What We Assess Before Any Engagement
Before any engagement is considered, we apply a structured review focused on substance, not intent. The objective is not to validate ambition, but to determine whether a case meets the minimum conditions for a disciplined advisory process and meaningful institutional dialogue.
Strategic coherence
We assess whether the proposed project or business objective is clearly defined, internally consistent, and aligned with a realistic strategic rationale. Ambiguous goals or shifting narratives are early indicators of misalignment.
Scale and structural relevance
Not all projects are suitable for structured financing or institutional engagement. We evaluate whether the size, complexity, and scope justify the process, costs, and governance requirements involved.
Economic logic and value drivers
We examine the underlying economic logic: how value is created, sustained, and monetised. This includes revenue visibility, cost structure, and the fundamental drivers supporting the financing rationale.
Capital structure and risk allocation
We review how risk is distributed across stakeholders and whether the proposed capital structure reflects realistic risk–return expectations.
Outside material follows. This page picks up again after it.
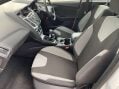 Ford Focus 1.6 Focus Zetec Navigator TDCi 5dr 17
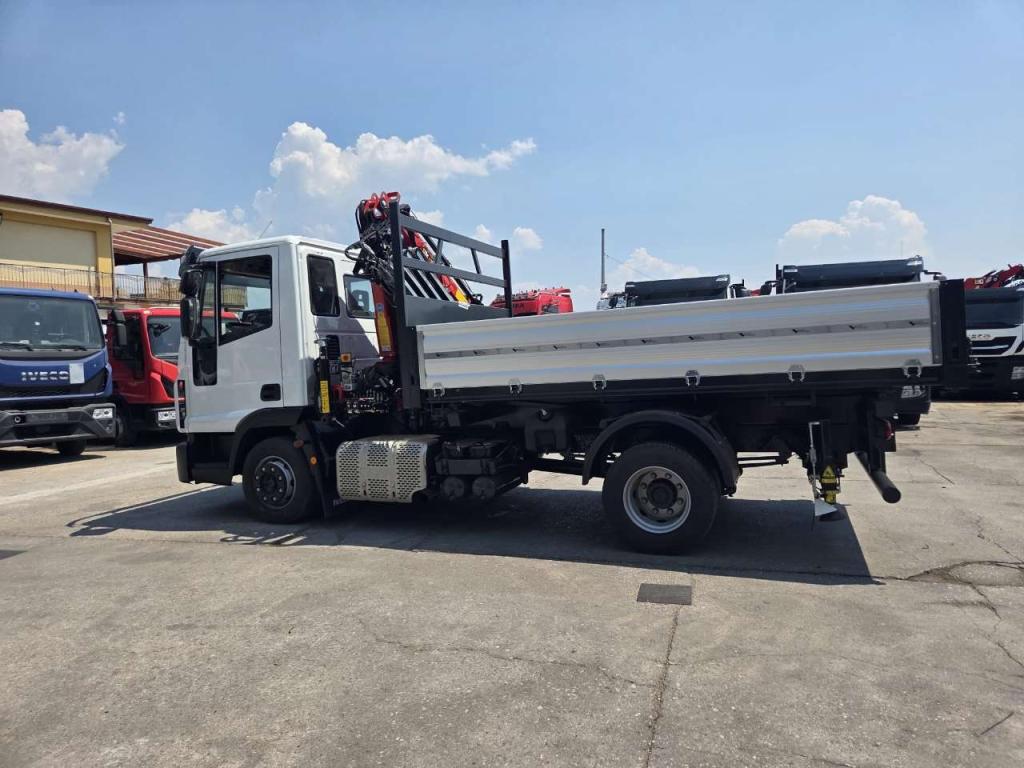 Iveco EUROCARGO 120-190L Foto 25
Mispriced risk or unclear downside scenarios are critical red flags.
Governance and decision readiness
Institutional engagement requires decision-makers, not intermediaries without mandate. We assess governance clarity, authority, and the ability to execute decisions once a path is defined.
Context and constraints
Regulatory environment, jurisdictional considerations, and timing constraints are evaluated early. These factors often shape outcomes more than the financing instrument itself.
The purpose of this assessment is clarity. Where alignment exists, the next steps can be defined with discipline. Where it does not, proceeding would create false expectations and unnecessary friction for all parties involved.